The North Carolina Court of Appeals has recently made clear that in the absence of a written policy, as required by subsection (a)(2a) of this statute, the evidence collected at the checkpoint may be suppressed.
In State v. White (2014), law enforcement officers in Anson County set up a license checkpoint pursuant to the county’s oral policy – they did not have a written policy at that time. One of the officers, Horne, wrote a plan regarding the checkpoint which provided that 1) it would begin at 7:55 pm on September 11, 2009; 2) two other officers, Jenkins and Erdmancyzk, would assist Horne with the checkpoint; 3) all cars would be checked; 4) the officers would wear traffic vests when out of their cars; and 5) the “chase” policy would be in effect.

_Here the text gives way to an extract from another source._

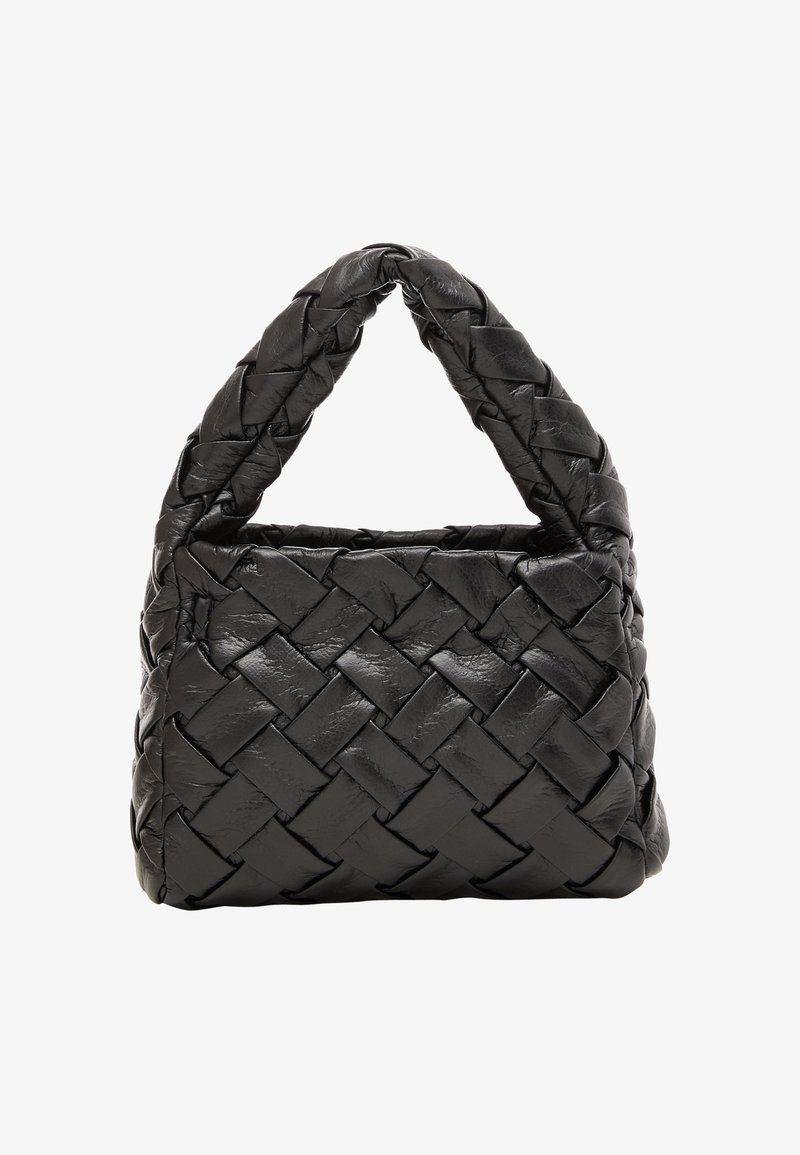 Black woven leather handbag with a structured shape, featuring two thick, interconnected handles and a textured finish.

No end time was provided in the plan.
The checkpoint began as planned. At 8:01 pm, a driver was arrested for DWI. After the arrest, Horne and Jenkins took the arrested driver back to the police station. Erdmancyzk remained at the checkpoint but did not check any vehicles until Horne and Jenkins returned shortly before 10:00 pm, at which point the checkpoint resumed. At 10:56 pm, White’s car was stopped and he was arrested. The checkpoint concluded at 11:20 pm.
At trial, White was convicted of DWI and driving with a revoked license. On appeal, the superior court granted White’s motion to suppress the evidence obtained at the checkpoint because it concluded that the checkpoint had been abandoned and the stop of White was “spontaneous” and because the checkpoint was not operated pursuant to a written policy.

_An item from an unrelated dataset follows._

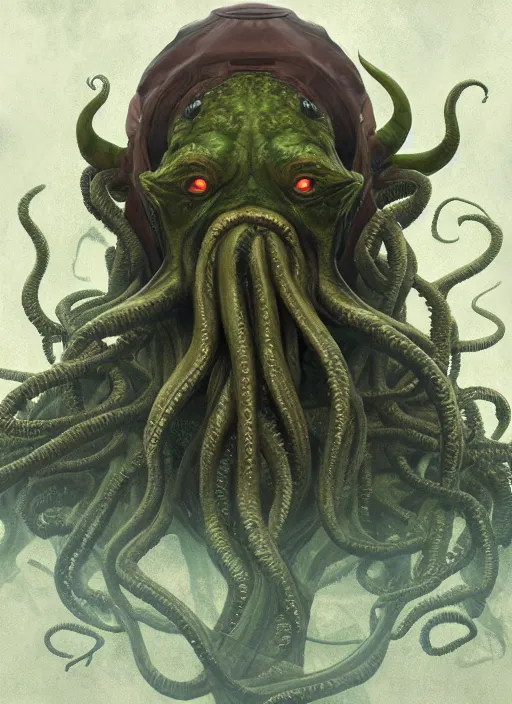 Image similar to portrait of cthulhu, hyper detailed, digital art, trending in artstation, cinematic lighting, studio quality, smooth render, unreal engine 5 rendered, octane rendered, art style by klimt and nixeu and ian sprigger and wlop and krenz cushart.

The Court of Appeals affirmed the superior court’s ruling, noting that the language in subsection (a)(2a) is mandatory – “If the agency is conducting a checking station . . ., it must [o]perate under a written policy[.]” Because there was no written policy in place at the time of the checkpoint, the court concluded that the “lack of a written policy in full force and effect at the time of defendant’s stop at the checkpoint constituted a substantial violation of section 20-16.3A.”

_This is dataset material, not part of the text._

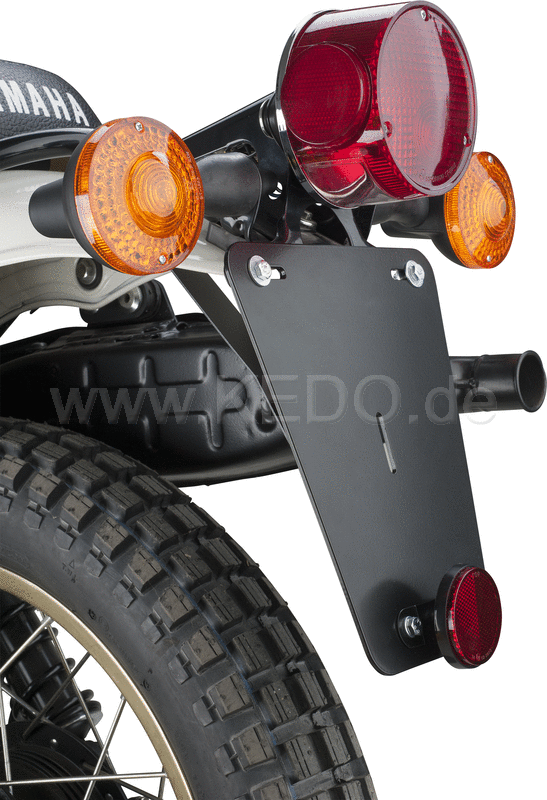 Kedo License Plate Support OEM style, suitable for 'Euro' license plates, 3mm aluminum, black, suitable for strut # 50053RP + reflector bracket # 50087 | 50088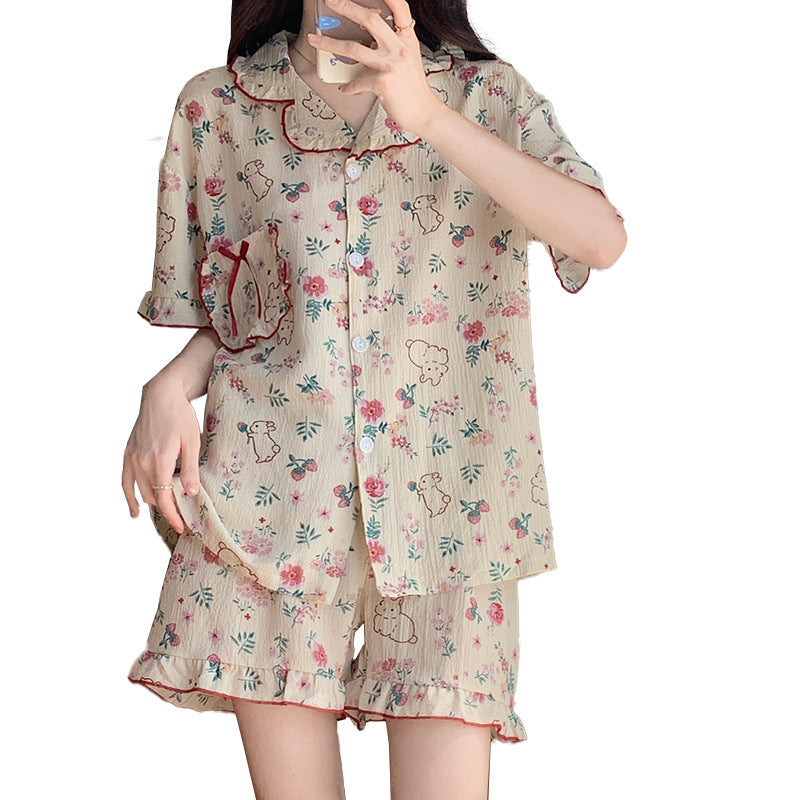 Cute Floral Print Short Sleeve Pajama Set with Ruffles Summer Short Sleeve Shorts Korean Style Two-piece Rabbit Pattern Combination Pajamas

The court then looked at subsection (d) of G.S. 20-16.3A which states that the violation of that subsection “shall not be grounds for a motion to suppress” and noted that the other subsections of the statute did not contain this language. The court reasoned that “because the General Assembly specifically included language in subsection (d) that it shall not be a basis for a motion to suppress, meanwhile excluding the same language in subsection (a)(2a), subsection (a)(2a) is a proper basis for a motion to suppress.”
Extending this reasoning to the other subsections (other than (d)) in G.S. 20-16.3A, it would logical to assume that a violation of those would also be a proper basis for a motion to suppress.